Este "argumento", realmente, não é original: pelo contrário, ele é recorrente, sob o nome de "hipótese crowding out", nos ataques neoliberais à doutrina do economista inglês John Maynard Keynes. Já houve quem resumisse o "crowding out" à afirmação de que, se o Estado gasta dinheiro para determinado fim, os particulares não veriam razão de também gastar o seu dinheiro para o mesmo fim...
Apesar de caricata, essa versão tem o mérito de expor a falácia do "argumento": no nosso caso, o investimento público somente impediria o investimento privado, se o investimento total da sociedade fosse uma despesa fixa, rígida, imutável, impossível de crescer ou variar quanto a um máximo pré-determinado (certamente que por alguma divindade).
Não entraremos, aqui, no problema da poupança (que, para os neoliberais, constitui um limite intransponível ao investimento, quando, na verdade, é este último que cria a primeira).

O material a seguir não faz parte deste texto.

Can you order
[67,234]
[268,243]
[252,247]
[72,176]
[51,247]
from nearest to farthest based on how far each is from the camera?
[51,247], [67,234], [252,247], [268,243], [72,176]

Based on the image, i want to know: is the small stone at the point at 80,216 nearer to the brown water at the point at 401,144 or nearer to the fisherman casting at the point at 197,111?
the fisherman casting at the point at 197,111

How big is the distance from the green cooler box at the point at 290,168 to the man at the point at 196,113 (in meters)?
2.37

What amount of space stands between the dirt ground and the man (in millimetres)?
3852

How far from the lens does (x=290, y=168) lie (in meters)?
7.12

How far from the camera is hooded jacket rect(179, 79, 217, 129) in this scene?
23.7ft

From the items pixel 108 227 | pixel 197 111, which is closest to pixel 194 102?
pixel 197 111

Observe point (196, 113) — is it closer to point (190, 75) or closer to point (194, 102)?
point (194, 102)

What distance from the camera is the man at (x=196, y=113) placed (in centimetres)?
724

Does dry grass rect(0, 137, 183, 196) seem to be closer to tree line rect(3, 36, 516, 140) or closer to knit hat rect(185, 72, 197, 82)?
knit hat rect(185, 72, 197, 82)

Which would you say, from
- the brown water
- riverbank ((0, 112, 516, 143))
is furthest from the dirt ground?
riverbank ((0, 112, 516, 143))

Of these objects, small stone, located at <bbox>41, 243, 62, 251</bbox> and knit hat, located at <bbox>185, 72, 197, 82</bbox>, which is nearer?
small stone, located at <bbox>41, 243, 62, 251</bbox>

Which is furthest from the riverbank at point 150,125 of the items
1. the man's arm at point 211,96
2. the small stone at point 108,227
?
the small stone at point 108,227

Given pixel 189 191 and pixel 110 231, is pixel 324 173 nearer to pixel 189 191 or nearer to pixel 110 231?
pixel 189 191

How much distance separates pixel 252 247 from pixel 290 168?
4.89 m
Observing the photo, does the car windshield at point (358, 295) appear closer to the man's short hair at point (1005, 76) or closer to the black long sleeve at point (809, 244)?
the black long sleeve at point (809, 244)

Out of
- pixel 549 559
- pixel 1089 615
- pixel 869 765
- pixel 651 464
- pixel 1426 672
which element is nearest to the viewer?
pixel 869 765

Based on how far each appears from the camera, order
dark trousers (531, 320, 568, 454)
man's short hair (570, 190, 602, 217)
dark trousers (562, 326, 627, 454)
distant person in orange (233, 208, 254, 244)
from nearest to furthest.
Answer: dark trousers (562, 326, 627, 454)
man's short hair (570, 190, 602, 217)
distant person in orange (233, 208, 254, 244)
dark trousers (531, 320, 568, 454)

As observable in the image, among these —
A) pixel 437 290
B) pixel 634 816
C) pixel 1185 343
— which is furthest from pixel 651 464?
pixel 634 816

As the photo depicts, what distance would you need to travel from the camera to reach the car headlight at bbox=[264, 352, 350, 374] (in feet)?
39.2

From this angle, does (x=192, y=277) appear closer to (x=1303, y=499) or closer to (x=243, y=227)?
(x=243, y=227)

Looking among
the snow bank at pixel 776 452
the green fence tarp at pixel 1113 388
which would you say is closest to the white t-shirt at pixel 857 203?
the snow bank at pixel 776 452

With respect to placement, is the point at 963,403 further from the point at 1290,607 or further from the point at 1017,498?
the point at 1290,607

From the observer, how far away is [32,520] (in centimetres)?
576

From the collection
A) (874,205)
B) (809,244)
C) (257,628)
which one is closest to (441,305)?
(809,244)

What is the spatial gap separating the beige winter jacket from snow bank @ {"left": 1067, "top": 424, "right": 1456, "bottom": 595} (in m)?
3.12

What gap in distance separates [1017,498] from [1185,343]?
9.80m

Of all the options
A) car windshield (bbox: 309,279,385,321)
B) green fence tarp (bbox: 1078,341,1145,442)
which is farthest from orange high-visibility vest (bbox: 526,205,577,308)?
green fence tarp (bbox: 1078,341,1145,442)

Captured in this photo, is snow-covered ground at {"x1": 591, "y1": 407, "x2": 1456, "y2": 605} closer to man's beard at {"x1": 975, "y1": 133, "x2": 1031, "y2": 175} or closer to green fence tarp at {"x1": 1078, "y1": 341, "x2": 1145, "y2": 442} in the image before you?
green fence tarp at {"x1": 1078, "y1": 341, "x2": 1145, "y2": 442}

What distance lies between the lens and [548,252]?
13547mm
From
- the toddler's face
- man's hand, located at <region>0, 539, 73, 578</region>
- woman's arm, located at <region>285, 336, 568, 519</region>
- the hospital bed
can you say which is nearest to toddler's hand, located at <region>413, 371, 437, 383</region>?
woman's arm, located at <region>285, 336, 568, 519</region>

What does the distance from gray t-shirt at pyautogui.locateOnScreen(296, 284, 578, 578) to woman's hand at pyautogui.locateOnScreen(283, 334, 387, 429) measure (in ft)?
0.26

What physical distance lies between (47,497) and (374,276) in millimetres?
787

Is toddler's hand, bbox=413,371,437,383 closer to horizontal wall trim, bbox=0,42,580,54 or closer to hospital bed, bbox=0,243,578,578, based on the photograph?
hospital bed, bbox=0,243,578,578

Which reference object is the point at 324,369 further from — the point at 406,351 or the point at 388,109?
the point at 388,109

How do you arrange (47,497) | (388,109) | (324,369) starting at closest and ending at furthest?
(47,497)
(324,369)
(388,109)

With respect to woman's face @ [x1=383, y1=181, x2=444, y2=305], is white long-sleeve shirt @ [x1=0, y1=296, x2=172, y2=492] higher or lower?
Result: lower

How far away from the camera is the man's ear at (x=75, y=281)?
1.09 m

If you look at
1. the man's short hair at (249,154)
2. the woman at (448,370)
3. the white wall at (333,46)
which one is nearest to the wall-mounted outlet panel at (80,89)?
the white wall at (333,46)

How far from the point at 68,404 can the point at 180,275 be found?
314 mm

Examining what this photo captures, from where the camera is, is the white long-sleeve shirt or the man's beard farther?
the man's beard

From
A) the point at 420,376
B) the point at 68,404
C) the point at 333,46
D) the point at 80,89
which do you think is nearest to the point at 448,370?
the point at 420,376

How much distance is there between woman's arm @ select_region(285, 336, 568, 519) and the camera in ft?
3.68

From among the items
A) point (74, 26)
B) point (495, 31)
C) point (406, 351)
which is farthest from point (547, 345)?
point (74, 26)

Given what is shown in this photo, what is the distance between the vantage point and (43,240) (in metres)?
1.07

Mas é preciso ser justo até com o inimigo, por exemplo, neoliberais como Milton Friedman: este, pelo menos, coloca o aumento da taxa de juros - que, na versão dele, sucederia a um aumento da despesa pública por causa dos investimentos públicos - como mediação para o "crowding out". Esquematicamente: o investimento privado seria desviado para a especulação pelo aumento da taxa de juros, que seria provocado pelo aumento da dívida pública, que seria consequência do investimento público.
As coisas não são assim, até porque o Estado pode impor – como, aliás, impõe – as condições para o financiamento de sua dívida (e o investimento público, mais ainda quando também aumenta o investimento privado, cria riqueza, via tributos, também para o Estado, ou seja, para as finanças públicas).

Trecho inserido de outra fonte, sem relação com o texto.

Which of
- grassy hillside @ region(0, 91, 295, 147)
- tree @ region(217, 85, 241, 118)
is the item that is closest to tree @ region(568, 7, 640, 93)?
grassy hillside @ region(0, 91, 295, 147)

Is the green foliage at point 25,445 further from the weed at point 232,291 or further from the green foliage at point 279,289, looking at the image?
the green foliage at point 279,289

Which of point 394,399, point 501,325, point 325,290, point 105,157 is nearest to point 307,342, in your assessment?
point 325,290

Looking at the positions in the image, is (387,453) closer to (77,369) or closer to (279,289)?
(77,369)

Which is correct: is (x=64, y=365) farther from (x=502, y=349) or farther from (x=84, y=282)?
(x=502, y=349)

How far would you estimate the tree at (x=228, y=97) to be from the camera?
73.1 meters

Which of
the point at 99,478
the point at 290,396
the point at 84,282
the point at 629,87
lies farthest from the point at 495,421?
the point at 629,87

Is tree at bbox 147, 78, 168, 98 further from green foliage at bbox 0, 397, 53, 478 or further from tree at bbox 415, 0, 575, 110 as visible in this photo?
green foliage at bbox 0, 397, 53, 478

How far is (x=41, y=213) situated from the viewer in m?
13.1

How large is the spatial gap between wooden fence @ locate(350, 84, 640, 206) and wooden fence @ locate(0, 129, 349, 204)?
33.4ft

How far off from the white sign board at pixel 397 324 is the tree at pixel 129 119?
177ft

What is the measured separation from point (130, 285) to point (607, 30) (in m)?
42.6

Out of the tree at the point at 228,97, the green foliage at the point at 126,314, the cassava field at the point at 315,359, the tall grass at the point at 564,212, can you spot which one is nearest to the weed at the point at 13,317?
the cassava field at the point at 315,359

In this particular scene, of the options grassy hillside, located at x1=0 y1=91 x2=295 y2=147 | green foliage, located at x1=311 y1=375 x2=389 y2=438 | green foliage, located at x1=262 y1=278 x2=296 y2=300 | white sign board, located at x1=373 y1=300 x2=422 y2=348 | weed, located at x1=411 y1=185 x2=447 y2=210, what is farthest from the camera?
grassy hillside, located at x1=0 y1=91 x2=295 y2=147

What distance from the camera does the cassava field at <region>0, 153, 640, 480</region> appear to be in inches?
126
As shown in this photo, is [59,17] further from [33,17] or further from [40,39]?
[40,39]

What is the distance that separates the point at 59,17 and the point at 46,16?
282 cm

Mas, pelo menos, a ciranda de Friedman, apesar de esquemática e grosseira, não é tão absurda quando as considerações do sr. Mantega, pois, no parecer deste último, o investimento público impediria o investimento privado, mas as altas taxas de juros não teriam esse efeito – tanto assim que o corte do investimento público foi executado ao mesmo tempo em que as taxas básicas de juros eram aumentadas cinco vezes seguidas, com acordo completo de Mantega.
ALIENS
3) Quase como corolário direto da "crença" a que acabamos de nos referir, há outra: a de que o "investimento direto estrangeiro" (IDE) é o fator decisivo para o crescimento do país – e que, para desenvolver o país, o principal setor da economia teriam que ser as filiais de multinacionais.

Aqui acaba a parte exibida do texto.